Purpose : In the last two decades, ABCA4 has been tested in 1087 French Stargardt disease (STGD1) cases by employing high-throughput analyses. Many remained unsolved because the two causal mutations in ABCA4 gene were not found. Recently, a frequent coding (p.Asn1868Ile) and a non-canonical splice site variant (c.5461-10T>C), were deemed causative. In addition, several causal deep-intronic variants were recently identified. Therefore, we aimed to search for these variants in 224 French STGD1 cases to improve the genetic diagnosis for patients in Lille.

Methods : We ascertained 135 monoallelic STGD1 probands and 89 STGD1 cases with no ABCA4 variants. The 50 ABCA4 exons and 12 selected intronic regions were sequenced using 513 single molecule inversion probes (smMIPs). The smMIPs were pooled, phosphorylated and hybridized to 100 ng of genomic DNA of each patient. Sequencing analysis was performed using one NextSeq 500 high output module. Novel non-canonical splice site and deep-intronic variants were tested for splice defects using in vitrosplice assays in HEK393T cells employing ABCA4 midigenes.

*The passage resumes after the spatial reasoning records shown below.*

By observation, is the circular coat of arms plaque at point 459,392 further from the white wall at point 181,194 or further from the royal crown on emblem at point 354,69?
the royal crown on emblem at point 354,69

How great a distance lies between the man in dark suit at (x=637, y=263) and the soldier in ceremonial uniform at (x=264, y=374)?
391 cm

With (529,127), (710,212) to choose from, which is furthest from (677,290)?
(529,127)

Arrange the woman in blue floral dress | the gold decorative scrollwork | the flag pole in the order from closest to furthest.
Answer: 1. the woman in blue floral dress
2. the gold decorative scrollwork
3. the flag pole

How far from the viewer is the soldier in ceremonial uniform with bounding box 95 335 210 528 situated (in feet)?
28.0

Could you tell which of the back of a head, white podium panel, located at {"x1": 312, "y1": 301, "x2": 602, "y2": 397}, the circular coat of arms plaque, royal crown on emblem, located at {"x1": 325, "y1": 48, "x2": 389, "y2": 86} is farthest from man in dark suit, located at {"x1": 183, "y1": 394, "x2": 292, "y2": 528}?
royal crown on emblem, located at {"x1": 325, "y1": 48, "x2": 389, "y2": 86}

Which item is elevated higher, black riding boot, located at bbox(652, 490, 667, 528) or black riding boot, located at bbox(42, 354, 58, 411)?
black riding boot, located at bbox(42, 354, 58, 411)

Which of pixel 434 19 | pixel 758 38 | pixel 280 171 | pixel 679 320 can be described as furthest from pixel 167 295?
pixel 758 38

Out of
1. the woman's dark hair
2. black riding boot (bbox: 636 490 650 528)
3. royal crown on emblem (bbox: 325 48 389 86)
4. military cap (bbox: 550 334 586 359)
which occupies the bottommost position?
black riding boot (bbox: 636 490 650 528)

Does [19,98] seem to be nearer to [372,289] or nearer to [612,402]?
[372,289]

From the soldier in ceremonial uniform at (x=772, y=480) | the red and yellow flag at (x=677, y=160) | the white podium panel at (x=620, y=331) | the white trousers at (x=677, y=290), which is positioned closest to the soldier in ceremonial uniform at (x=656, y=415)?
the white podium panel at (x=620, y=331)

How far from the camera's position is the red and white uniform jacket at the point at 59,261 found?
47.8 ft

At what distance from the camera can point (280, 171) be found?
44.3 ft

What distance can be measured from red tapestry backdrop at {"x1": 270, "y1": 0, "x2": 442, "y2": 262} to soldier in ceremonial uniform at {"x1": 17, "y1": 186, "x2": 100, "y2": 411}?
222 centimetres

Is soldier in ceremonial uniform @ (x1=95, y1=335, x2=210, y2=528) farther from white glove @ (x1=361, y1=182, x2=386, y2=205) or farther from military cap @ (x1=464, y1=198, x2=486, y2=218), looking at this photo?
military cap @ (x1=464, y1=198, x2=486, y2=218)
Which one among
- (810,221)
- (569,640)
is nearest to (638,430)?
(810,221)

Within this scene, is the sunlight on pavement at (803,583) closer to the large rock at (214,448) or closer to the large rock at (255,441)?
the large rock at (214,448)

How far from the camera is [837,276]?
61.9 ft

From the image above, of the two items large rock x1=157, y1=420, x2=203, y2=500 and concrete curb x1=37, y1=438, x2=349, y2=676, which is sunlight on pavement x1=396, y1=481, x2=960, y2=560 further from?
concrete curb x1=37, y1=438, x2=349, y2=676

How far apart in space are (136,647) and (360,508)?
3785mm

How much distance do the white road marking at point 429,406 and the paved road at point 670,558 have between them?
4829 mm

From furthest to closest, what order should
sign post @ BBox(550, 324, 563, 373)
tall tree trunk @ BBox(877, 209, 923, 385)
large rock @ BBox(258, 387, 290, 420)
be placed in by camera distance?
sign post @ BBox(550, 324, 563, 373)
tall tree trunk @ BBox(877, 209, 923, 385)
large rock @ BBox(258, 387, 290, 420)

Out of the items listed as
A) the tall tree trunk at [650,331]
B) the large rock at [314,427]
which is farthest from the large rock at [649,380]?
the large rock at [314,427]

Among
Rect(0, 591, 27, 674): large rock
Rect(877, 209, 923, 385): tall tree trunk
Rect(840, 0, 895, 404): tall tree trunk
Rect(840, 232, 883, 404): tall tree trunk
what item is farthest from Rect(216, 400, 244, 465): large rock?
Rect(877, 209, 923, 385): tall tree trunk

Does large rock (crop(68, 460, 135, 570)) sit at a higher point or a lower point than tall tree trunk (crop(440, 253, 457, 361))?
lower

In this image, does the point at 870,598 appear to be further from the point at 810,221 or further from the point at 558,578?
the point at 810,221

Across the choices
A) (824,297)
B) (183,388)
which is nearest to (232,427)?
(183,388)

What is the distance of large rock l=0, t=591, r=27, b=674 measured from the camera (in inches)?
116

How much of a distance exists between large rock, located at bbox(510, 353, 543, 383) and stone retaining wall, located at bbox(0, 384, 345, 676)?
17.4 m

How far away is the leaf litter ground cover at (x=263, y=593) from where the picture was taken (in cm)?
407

Results : smMIPs-based sequencing solved 71 (31.7%) STGD1 cases and found one ABCA4 variant in 63 (28.1%) probands. 31 (13.8%) probands carried p.(Asn1868Ile) in trans with a severe mutation and are likely solved. The latter showed a late age at onset (average 47.8 yrs) and consisted of more females (22/9, 70.9%) than males. In addition, we found 42 deep intronic variants in 40 (17.8%) probands of which c.4253+43G>A (n=17) and c.5196+1137G>A (n=13) were the most frequent. A novel deep-intronic variant, c.4539+2065C>G, showed a 170-nt pseudoexon insertion in the mRNA when tested in ABCA4 midigenes. Similarly, three novel non-canonical splice-site variants, c.4128G>C, c.4539G>A and c.4849G>A led to splice defects, i.e. a 12-nt exon 27 elongation and skipping of exon 30 and 35, respectively.

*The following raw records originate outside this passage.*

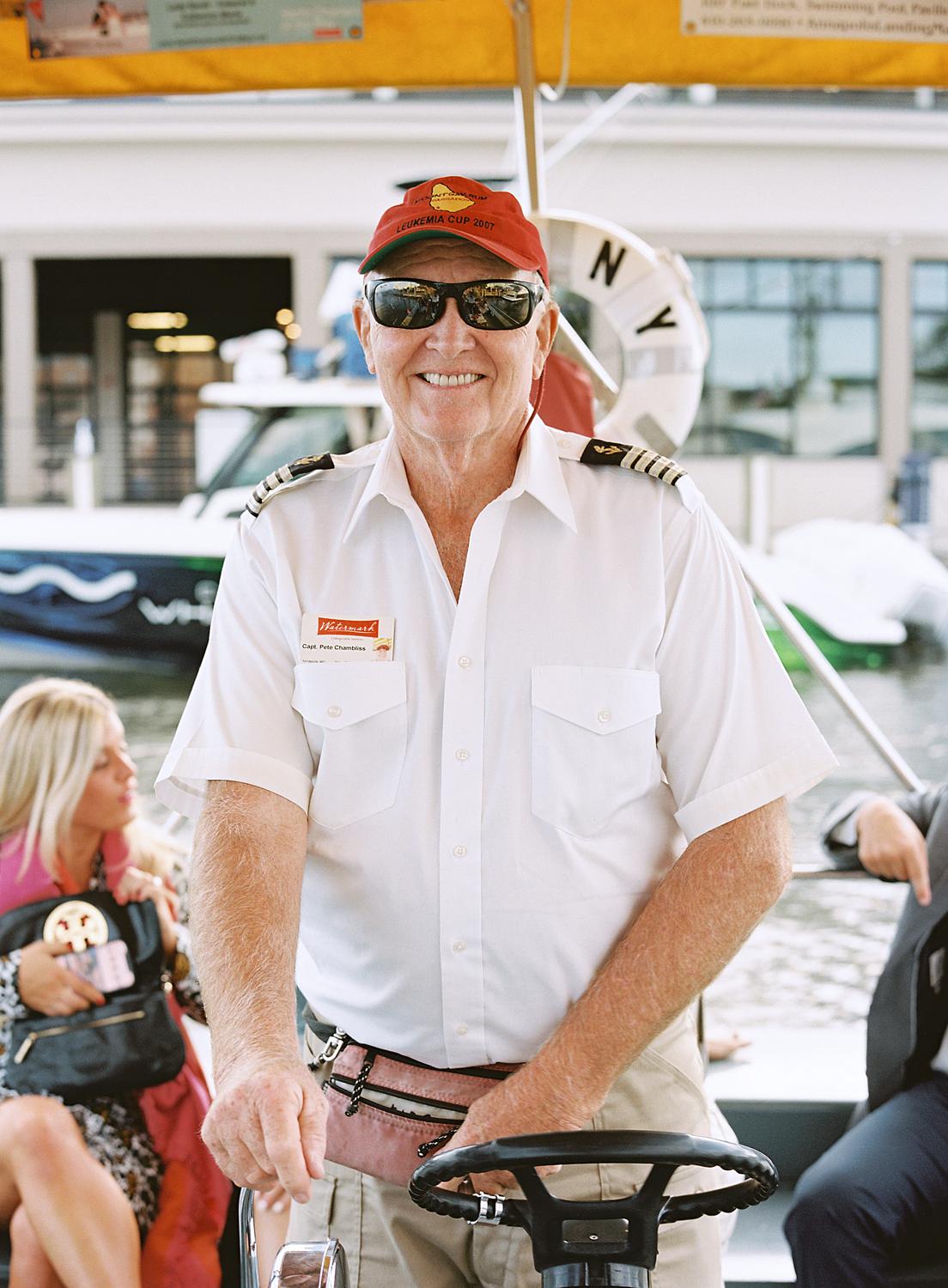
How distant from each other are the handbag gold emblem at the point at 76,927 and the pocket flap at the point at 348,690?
106 centimetres

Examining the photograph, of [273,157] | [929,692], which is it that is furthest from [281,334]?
[929,692]

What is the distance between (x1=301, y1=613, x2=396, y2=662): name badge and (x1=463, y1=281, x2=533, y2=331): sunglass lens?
0.35 m

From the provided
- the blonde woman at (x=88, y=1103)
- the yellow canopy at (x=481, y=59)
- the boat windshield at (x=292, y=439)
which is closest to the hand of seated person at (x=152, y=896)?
the blonde woman at (x=88, y=1103)

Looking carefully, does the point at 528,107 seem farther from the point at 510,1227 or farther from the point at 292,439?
the point at 292,439

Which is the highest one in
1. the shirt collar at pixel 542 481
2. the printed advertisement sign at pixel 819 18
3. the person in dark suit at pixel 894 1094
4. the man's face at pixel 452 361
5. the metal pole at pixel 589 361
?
the printed advertisement sign at pixel 819 18

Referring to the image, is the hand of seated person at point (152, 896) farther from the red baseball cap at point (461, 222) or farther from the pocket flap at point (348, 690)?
the red baseball cap at point (461, 222)

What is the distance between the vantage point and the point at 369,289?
164 centimetres

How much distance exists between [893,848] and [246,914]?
132 cm

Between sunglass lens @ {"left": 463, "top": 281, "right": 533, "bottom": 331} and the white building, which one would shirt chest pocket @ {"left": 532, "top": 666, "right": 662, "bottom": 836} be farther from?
the white building

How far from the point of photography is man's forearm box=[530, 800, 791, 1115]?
4.94ft

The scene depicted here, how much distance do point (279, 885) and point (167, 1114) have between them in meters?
1.14

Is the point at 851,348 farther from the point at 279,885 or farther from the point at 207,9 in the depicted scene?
the point at 279,885

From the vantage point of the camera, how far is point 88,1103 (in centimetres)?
245

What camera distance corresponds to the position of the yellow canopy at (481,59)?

Conclusions : By employing a smMIPs-based sequencing method, we could (likely) solve ~45.5% of previously genotyped STGD1 probands. The high proportion (17.8%) of STGD1 cases with deep intronic variants highlights the relevance to investigate ABCA4i ntronic regions in standard genotyping. The smMIPs platform is very cost-effective and proved its efficiency for the analysis of coding and intronic regions. In follow-up studies, the entire ABCA4 gene will be sequenced employing smMIPs.

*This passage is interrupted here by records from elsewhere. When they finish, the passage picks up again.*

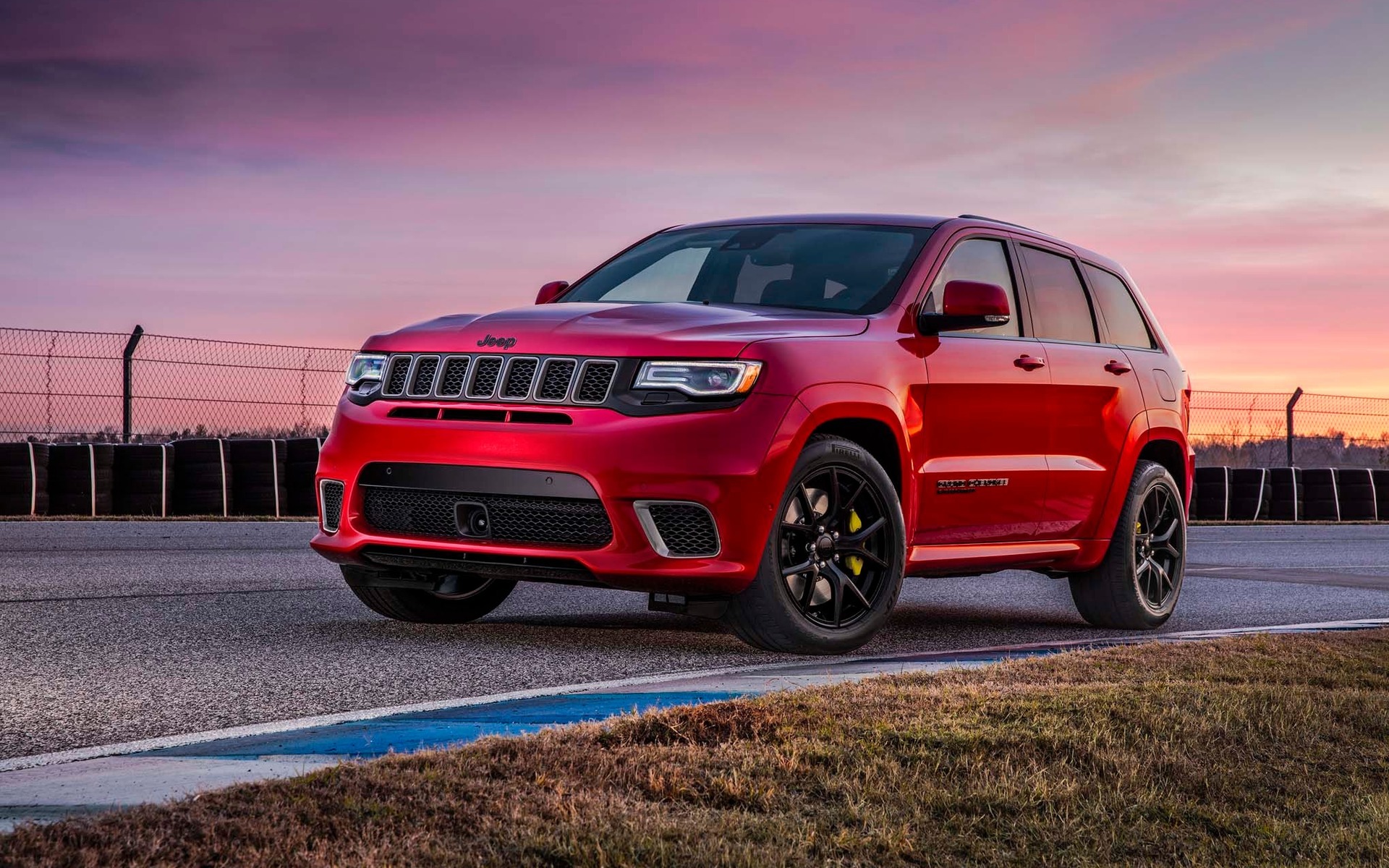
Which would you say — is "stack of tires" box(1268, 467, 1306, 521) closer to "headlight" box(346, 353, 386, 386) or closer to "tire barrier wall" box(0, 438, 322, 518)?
"tire barrier wall" box(0, 438, 322, 518)

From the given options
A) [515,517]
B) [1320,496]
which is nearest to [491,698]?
[515,517]

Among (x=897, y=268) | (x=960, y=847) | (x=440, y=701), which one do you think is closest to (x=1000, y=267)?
(x=897, y=268)

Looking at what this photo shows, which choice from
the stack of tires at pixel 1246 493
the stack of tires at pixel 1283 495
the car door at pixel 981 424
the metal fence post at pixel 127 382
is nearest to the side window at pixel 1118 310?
the car door at pixel 981 424

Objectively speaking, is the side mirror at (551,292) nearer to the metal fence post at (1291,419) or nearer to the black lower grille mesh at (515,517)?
the black lower grille mesh at (515,517)

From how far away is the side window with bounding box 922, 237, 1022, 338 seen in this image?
24.5 ft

This abstract was presented at the 2019 ARVO Annual Meeting, held in Vancouver, Canada, April 28 - May 2, 2019.

This work is licensed under a Creative Commons Attribution-NonCommercial-NoDerivatives 4.0 International License.
Attribution-NonCommercial-NoDerivatives
Copyright © 2015 Association for Research in Vision and Ophthalmology.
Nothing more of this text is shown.